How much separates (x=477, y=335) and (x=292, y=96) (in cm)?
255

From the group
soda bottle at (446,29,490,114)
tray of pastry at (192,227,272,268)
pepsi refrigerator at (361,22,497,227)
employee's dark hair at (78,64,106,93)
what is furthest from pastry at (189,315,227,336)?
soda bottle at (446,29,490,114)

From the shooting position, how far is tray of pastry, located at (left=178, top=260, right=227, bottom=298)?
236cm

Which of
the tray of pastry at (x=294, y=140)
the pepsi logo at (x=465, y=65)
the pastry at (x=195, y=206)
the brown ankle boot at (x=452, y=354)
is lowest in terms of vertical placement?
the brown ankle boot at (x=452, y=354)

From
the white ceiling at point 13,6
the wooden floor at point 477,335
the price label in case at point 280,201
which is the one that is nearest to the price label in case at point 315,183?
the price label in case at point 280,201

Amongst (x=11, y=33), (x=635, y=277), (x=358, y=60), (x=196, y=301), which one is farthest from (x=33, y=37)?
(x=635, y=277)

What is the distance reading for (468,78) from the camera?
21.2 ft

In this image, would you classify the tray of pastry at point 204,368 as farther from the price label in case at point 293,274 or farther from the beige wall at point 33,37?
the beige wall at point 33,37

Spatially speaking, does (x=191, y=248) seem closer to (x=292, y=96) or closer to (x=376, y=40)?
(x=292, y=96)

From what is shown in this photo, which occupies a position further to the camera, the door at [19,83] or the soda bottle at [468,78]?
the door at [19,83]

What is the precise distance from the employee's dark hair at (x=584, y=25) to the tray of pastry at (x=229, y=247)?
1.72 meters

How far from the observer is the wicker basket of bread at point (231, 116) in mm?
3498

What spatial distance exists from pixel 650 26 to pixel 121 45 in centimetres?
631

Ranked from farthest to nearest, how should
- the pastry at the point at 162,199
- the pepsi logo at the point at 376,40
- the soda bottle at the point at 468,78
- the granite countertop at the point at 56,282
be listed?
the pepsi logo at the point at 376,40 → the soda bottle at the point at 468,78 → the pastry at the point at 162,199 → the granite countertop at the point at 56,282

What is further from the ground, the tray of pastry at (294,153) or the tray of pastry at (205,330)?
---
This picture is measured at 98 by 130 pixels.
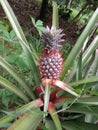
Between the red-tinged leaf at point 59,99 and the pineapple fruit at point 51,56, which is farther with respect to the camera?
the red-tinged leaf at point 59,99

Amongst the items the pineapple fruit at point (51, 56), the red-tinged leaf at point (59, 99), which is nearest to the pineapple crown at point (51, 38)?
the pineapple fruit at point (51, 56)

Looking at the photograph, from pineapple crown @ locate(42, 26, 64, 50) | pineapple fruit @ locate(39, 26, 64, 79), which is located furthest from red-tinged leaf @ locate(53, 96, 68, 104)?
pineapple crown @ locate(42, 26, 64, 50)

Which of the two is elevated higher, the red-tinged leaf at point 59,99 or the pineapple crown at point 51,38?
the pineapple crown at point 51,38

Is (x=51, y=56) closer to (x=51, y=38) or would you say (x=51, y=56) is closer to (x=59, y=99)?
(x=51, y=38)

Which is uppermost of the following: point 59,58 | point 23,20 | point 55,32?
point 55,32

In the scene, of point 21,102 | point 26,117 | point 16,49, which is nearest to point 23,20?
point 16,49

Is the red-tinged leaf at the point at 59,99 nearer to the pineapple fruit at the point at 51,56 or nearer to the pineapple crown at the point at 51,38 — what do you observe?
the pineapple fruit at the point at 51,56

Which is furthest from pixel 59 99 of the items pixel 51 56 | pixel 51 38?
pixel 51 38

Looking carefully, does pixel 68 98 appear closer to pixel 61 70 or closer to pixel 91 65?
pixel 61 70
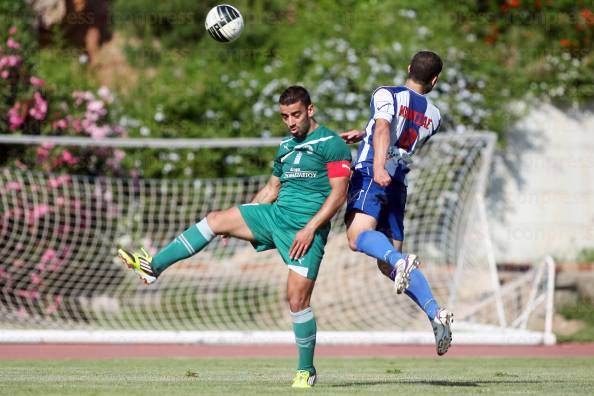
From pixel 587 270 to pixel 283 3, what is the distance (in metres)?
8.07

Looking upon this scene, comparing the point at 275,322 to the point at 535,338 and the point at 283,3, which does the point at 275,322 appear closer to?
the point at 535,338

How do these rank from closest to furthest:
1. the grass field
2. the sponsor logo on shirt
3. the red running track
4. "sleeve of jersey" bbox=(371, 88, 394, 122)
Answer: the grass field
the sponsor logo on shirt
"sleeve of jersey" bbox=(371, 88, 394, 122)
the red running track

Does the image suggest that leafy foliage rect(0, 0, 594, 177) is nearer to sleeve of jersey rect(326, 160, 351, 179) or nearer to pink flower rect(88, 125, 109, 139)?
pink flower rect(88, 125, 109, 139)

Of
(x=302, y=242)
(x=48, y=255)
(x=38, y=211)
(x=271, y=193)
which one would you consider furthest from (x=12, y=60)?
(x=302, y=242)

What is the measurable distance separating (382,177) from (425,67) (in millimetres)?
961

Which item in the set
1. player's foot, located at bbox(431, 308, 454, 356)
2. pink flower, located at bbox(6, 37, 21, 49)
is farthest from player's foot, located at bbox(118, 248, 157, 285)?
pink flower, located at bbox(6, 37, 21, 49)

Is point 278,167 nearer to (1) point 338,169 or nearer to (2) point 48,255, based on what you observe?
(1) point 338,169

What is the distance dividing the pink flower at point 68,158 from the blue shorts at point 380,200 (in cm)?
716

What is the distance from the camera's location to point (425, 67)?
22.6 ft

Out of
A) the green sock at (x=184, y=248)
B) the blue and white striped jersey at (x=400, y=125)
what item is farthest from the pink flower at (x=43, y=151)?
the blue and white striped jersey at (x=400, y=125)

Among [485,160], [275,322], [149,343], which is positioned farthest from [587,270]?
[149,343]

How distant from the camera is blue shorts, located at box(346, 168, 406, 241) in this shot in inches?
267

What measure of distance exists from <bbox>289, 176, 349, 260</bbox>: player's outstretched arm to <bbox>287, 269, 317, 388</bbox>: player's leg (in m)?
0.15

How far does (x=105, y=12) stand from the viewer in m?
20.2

◆ Set problem ◆
How many lines in the entries above contain the word "farthest"? Reply with the number alone.

◆ Result of this exercise ◆
5